Tuesday, January 03, 2006

the mozart controversy



The 250th anniversary year of the birth of Austrian composer Wolfgang Amadeus Mozart has got off to a quarrelsome start following the refusal of the controller of the BBC classical music station Radio 3 to play the entire works of the composer back to back.

Last June Radio 3 carried out the first experiment of this kind when it played the entire works of Beethoven over six days. Following the success of this experience, it broadcast all the works of Bach in ten days over Christmas, to a rapturous reception. In September the station played the entire oeuvre of the composer Anton Webern – admittedly only five and a half hours in all.

So why, in his quarter-millennium anniversary year, is Mozart being denied a Radio 3 accolade of the type accorded Beethoven, Bach and Webern? The station’s controller Roger Wright says: “With Mozart end to end, the overall effect would be detrimental to the music. The music could wrongly be seen as slightly more chocolate-boxy than it really is.”

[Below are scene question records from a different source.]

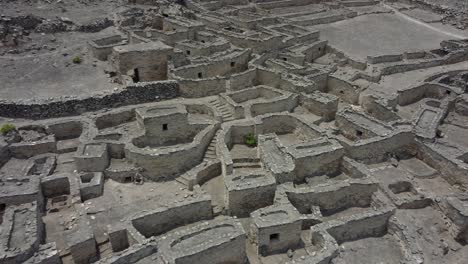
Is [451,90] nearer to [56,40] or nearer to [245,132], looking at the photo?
[245,132]

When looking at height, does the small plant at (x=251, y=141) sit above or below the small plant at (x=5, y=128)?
below

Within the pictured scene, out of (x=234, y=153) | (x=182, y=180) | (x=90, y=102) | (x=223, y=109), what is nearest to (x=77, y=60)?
(x=90, y=102)

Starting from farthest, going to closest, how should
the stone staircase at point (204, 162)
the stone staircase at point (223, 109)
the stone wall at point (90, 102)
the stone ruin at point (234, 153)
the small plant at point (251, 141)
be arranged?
1. the stone staircase at point (223, 109)
2. the small plant at point (251, 141)
3. the stone wall at point (90, 102)
4. the stone staircase at point (204, 162)
5. the stone ruin at point (234, 153)

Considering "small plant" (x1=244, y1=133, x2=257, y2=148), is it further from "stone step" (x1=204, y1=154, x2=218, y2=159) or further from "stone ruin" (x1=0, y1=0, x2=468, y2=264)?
"stone step" (x1=204, y1=154, x2=218, y2=159)

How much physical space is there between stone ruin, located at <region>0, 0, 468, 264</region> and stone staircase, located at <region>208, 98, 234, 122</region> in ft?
0.43

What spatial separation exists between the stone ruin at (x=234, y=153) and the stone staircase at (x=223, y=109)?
5.1 inches

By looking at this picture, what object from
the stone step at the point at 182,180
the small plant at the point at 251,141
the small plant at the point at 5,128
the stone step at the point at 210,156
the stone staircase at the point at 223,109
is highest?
the small plant at the point at 5,128

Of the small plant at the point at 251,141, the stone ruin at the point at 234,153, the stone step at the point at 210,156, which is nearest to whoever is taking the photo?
the stone ruin at the point at 234,153

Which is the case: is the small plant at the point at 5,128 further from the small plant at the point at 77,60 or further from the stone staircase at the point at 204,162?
the stone staircase at the point at 204,162

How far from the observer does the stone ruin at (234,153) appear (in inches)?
617

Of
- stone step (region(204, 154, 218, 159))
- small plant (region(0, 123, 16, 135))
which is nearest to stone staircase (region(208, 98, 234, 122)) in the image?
stone step (region(204, 154, 218, 159))

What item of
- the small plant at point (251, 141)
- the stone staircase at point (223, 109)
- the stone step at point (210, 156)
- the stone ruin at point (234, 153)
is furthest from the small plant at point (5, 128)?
the small plant at point (251, 141)

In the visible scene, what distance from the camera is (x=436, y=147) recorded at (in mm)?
21109

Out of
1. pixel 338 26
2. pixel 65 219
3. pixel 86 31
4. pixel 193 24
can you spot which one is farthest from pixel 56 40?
pixel 338 26
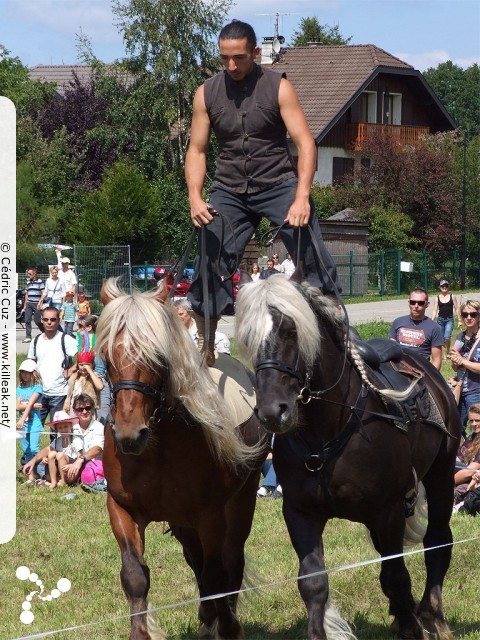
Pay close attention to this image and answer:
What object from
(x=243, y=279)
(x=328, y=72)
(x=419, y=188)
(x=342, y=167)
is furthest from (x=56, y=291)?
(x=328, y=72)

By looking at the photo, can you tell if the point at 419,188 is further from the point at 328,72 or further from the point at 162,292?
the point at 162,292

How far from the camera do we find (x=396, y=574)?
244 inches

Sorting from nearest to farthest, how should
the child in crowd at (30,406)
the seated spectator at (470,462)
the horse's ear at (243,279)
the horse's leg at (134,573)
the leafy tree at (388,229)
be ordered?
1. the horse's leg at (134,573)
2. the horse's ear at (243,279)
3. the seated spectator at (470,462)
4. the child in crowd at (30,406)
5. the leafy tree at (388,229)

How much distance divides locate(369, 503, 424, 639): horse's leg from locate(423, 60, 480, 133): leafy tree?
93.8 m

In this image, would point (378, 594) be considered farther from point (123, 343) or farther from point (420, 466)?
point (123, 343)

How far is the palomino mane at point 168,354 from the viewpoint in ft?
17.9

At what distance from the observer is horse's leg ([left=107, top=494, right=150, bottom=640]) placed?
5.58 metres

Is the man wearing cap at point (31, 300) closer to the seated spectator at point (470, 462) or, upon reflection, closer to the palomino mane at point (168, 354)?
the seated spectator at point (470, 462)

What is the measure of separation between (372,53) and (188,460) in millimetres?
47941

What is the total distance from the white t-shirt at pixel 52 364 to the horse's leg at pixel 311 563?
824 cm

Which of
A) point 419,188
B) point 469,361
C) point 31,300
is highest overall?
point 419,188

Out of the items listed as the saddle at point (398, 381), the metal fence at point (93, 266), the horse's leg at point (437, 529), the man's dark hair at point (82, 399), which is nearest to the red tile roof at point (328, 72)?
the metal fence at point (93, 266)

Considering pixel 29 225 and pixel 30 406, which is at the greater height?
pixel 29 225

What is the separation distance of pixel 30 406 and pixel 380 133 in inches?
1440
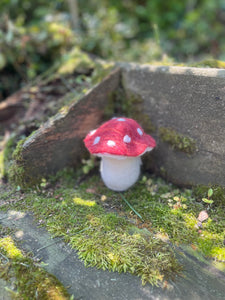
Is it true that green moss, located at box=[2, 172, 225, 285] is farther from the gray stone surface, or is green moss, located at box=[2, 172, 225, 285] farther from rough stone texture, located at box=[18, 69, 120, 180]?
rough stone texture, located at box=[18, 69, 120, 180]

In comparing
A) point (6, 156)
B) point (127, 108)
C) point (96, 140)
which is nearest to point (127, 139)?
point (96, 140)

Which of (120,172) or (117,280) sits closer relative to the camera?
(117,280)

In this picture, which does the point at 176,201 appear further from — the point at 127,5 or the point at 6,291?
the point at 127,5

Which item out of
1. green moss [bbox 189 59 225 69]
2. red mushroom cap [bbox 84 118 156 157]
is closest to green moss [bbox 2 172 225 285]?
red mushroom cap [bbox 84 118 156 157]

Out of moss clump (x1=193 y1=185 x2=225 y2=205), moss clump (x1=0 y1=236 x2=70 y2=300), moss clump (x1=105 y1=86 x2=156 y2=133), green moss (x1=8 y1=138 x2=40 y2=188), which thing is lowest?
moss clump (x1=193 y1=185 x2=225 y2=205)

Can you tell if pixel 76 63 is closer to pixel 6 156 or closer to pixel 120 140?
pixel 6 156

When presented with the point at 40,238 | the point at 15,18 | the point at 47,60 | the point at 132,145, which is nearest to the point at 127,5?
the point at 15,18

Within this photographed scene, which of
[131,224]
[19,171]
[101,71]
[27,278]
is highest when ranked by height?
[101,71]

The term “chocolate-boxy” with its connotations of froth, sweetness, predictability and insubstantiality, touched a particular nerve among Mozart loyalists. Perhaps Radio 3 was also deterred by the fact that it would take around 14 days to broadcast Mozart in his entirety.

The music critic Norman Lebrecht fuelled the controversy when, in a piece headed “Too much Mozart makes you sick”, he wrote: “Mozart is the superstore wallpaper of classical music, the composer who pleases most and offends least. Lively, melodic, dissonance-free: what’s not to like?”

Lebrecht claimed: “The coming year of Mozart feels like a term at Guantanamo Bay without the sunshine. There will be no refuge from neatly resolved chords, no escaping that ingratiating musical grin.”

The comments of Wright and Lebrecht have led to furious reactions. Catherine Sprague wrote: “The greatest minds in the history of western civilization have studied Mozart’s spiritual depths and mastery of composition and have concluded exactly the opposite as Mr Lebrecht.”

She asserted that not just composers, but nearly all great philosophers, writers, poets and musicologists consider Mozart to be the greatest musical genius that ever lived. “This does not just mean that Mozart was a prodigy, which he was. Or virtuoso which he was. It means, in plain English, that his music is deep, musically, technically and spiritually. Kierkegaard, Stendhal, Bertrand Russell, George Bernard Shaw etc etc and on down the list have argued such.”

Mozart died at the age of only 35, having produced well over 600 works. To some extent he has been a victim of his own success, and some of his best-loved compositions have become almost too well-known.

But it is unfair to pillory Mozart as predictable and as having failed to move music onwards. There are numerous examples of depths in his music – as shown by for example the opera “Don Giovanni”, the piano sonatas, the sublime string quintets, the Requiem.

In Austria, the capital Vienna and Mozart’s birthplace Salzburg are gearing up for a dizzying year of celebrations. In Britain “Mozart 250” will be marked by many concerts, CD releases and radio and TV programmes. Even if Mozart is not played back to back in his entirety by Radio 3, the station will during the year play very many of his compositions.